__Description of the task__
Repeat word for word the passage of the Richard Boursnell entry that runs from "British spirit photographer" up to and including "of Psychic Science.".

__Reading text__
>>>
Boursnell, Richard (1832-1909)

British spirit photographer who is supposed to have obtained psychic markings on his plates as early as 1851, but when accused by his partner of spoiling the plates, he stopped taking photographs himself until 40 years later. A repetition of the same annoyance then occurred. W. T. Stead, a journalist interested in psychic subjects, claimed that the markings were psychic and prevailed upon Boursnell to sit for spirit photo-graphs. He was strikingly successful, and in 1903 the Spiritual-ists of London presented him with a signed testimonial and a purse of gold as a mark of their high esteem. A spirit photography exhibition of 100 chosen photographs was displayed in the rooms of the Psychological Society at Portman Square. Eighty-nine negatives taken by Boursnell in conjunction with S. W. Woolley between 1897-1907 were preserved at the British College of Psychic Science.

Like almost every person engaged in a form of psychic photography, Boursnell was accused of fraud. William Usborne Moore wrote in Glimpses of the Next State (1911) that he provided complete proof of a fraudulent production to the London Spiritualist Alliance. Duplicates, triplicates, and quadruplicates of Boursnell's spirit pictures were numerous. A tracing could be made from one form in one photograph to the form in another, and not the slightest difference in detail could be discovered. Nevertheless, Admiral Moore believed that Boursnell had genuine powers and was an excellent clairvoyant, for Boursnell repeatedly described the spirit forms before he made an exposure, and the extra on the plate completely corresponded with his description. However, this is hardly satisfactory as proof, since Boursnell could have been describing extra spirit forms already prepared.
<<<
__Data provided__
>>>
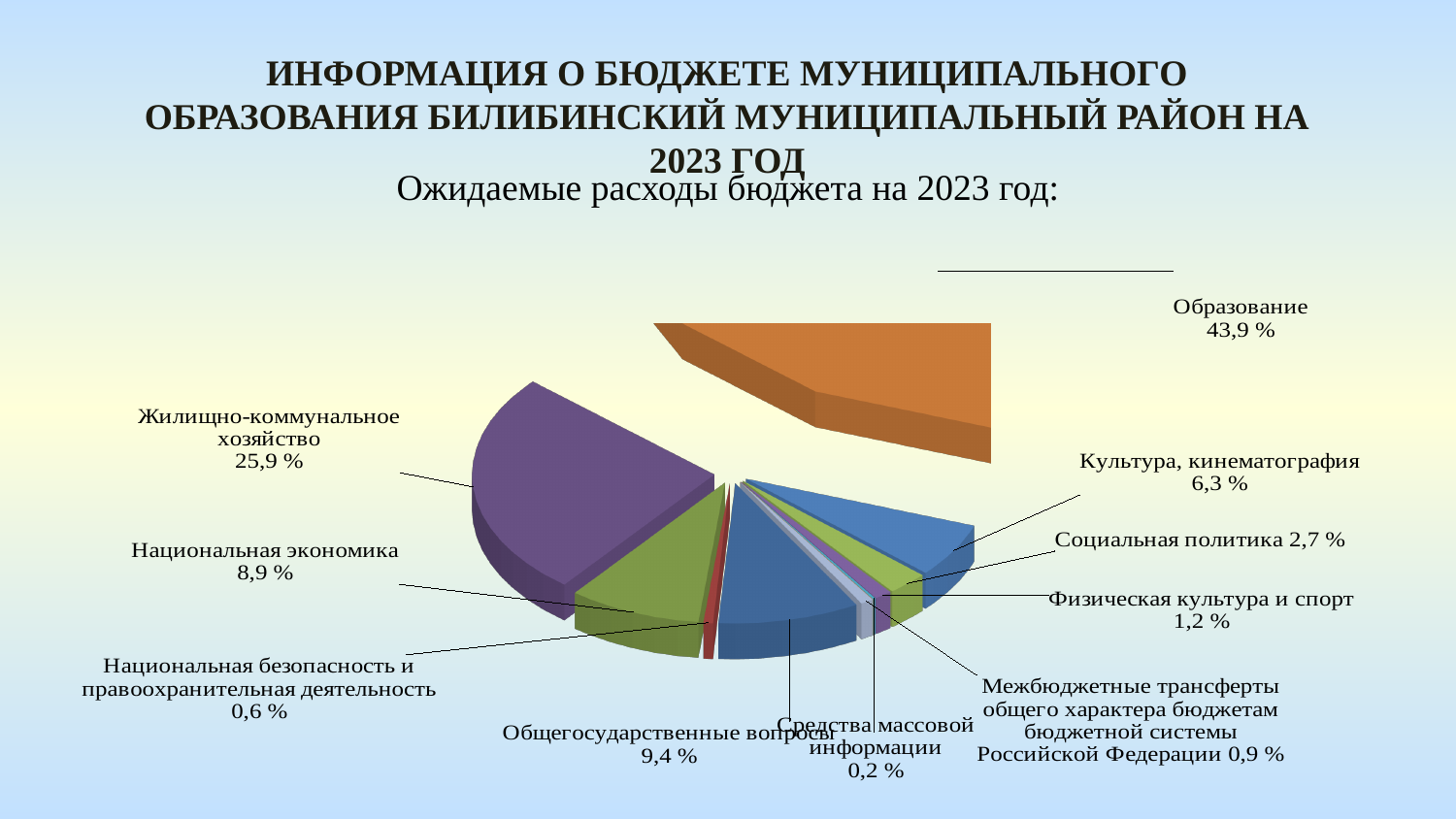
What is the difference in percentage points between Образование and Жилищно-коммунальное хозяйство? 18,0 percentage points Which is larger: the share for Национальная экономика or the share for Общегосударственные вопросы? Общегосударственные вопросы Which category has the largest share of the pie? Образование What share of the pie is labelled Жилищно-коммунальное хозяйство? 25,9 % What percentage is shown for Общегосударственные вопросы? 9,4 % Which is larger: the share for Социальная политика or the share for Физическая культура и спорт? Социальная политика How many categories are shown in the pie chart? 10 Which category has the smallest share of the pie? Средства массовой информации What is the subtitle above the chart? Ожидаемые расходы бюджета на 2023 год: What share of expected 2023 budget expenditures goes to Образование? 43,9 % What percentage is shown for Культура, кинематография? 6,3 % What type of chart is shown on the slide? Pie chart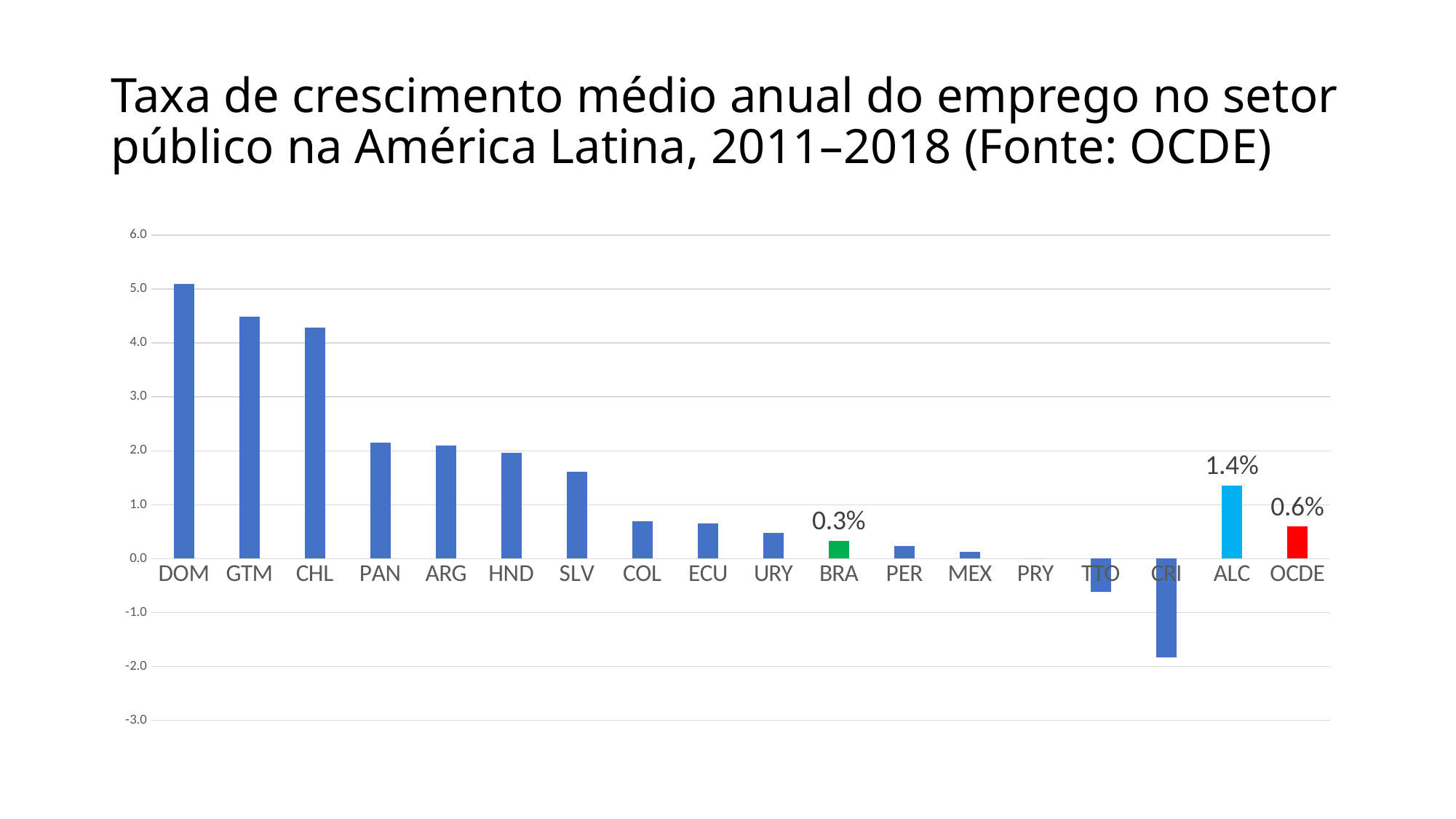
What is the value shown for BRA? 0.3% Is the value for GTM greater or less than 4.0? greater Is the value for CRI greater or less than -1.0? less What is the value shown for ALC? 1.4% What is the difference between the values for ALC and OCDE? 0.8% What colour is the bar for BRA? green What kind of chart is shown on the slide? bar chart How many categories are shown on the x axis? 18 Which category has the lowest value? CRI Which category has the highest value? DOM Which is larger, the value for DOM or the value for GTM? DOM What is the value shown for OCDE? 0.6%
<<<
__Finished exercise__
British spirit photographer who is supposed to have obtained psychic markings on his plates as early as 1851, but when accused by his partner of spoiling the plates, he stopped taking photographs himself until 40 years later. A repetition of the same annoyance then occurred. W. T. Stead, a journalist interested in psychic subjects, claimed that the markings were psychic and prevailed upon Boursnell to sit for spirit photo-graphs. He was strikingly successful, and in 1903 the Spiritual-ists of London presented him with a signed testimonial and a purse of gold as a mark of their high esteem. A spirit photography exhibition of 100 chosen photographs was displayed in the rooms of the Psychological Society at Portman Square. Eighty-nine negatives taken by Boursnell in conjunction with S. W. Woolley between 1897-1907 were preserved at the British College of Psychic Science.